The opening of school this year introduced an exciting new space to the UPrep community: our transformed Commons. Construction that started last May reached its end just before Labor Day, thanks to the effort and organization of our staff, architect, and construction teams.
Four years ago, the school comprehensively reviewed the campus, created a list of remodel and new construction projects that would improve the student experience, and then rank ordered them. Transforming the Commons rose to the top of the list, because it met several goals.
- Improve the character of the Commons
- Use space more flexibly
- Provide more space for a growing student body
- Upgrade and grow the kitchen
We improved the character of the space in several ways. When you walk in, you immediately notice a full wall of windows looking onto the Picardo Patch, the original and largest community garden in Seattle. This view was previously restricted to offices located along this wall. The second big change is the lighting: brighter and whiter than other spaces. Finally, enlarging the Commons makes it possible to have many different kinds of furniture: four-tops, long tables, high seating, the above pictured “farm” table, and soft, casual seating.

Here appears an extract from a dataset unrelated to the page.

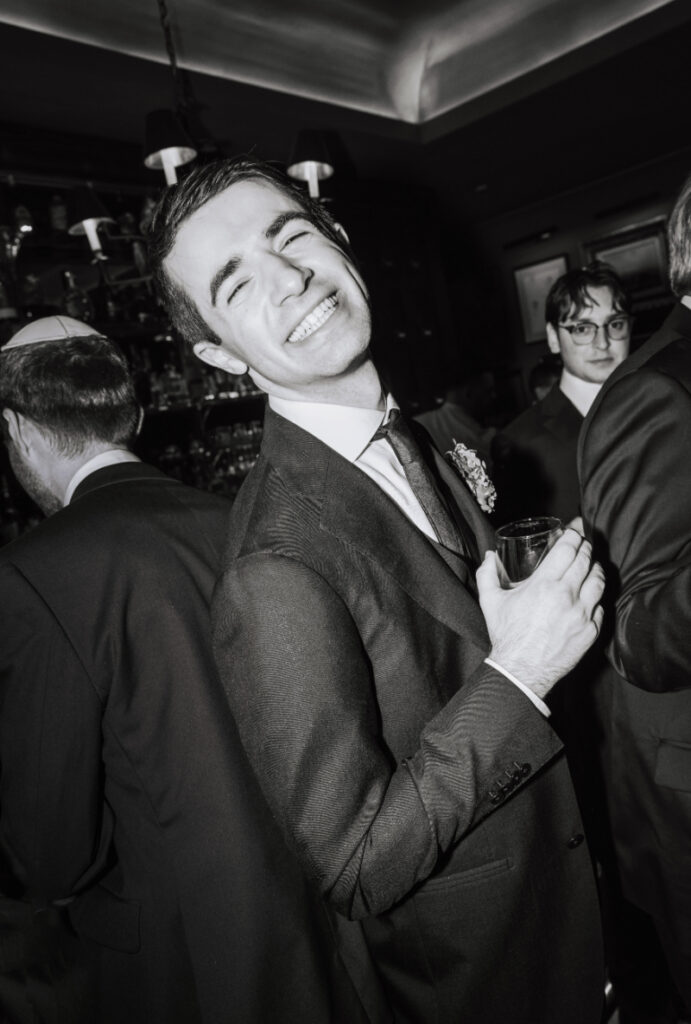 Guest smiling and holding a drink on the dance floor in a candid black-and-white moment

We also designed the Commons for flexibility, so that the limited space we have can be used for different activities throughout the day. The large room, flexible seating, and versatile displays support hosting events here. The Commons Meeting Room (not pictured) has large, sliding, glass doors so that it can integrate with the Commons during meals and events and close for meetings and classes.
Some features in the new Commons got a big upgrade. The new bathroom block features individual, private, gender-neutral stalls. The kitchen is modern, well-sized, and thoughtfully laid out. The display screens are coordinated and controlled using Raspberry Pi devices and touch pads. Wireless network and video connectivity exists throughout.
Beyond the Commons, we also installed flexible partitions between two pairs of classrooms in another building. Along with the Commons meeting room, these allow us to try three different ways to create a double-sized classroom, to inform how we design such spaces in the future. Larger spaces are essential to support intensive classes, class meetings, and special program days.
These changes did introduce new inconveniences. Since we could not add square footage during this phase of the project, we had to relocate some offices to different parts of the building. The staff room, College Counseling, and Makerspace were all affected. The latter two of these will ultimately gain brand new spaces when we build the second project on our list across the street.
Opening the transformed Commons generated new excitement and momentum, to build on the big changes we made to the school program in the last few years, and look forward to future construction and program development in the future.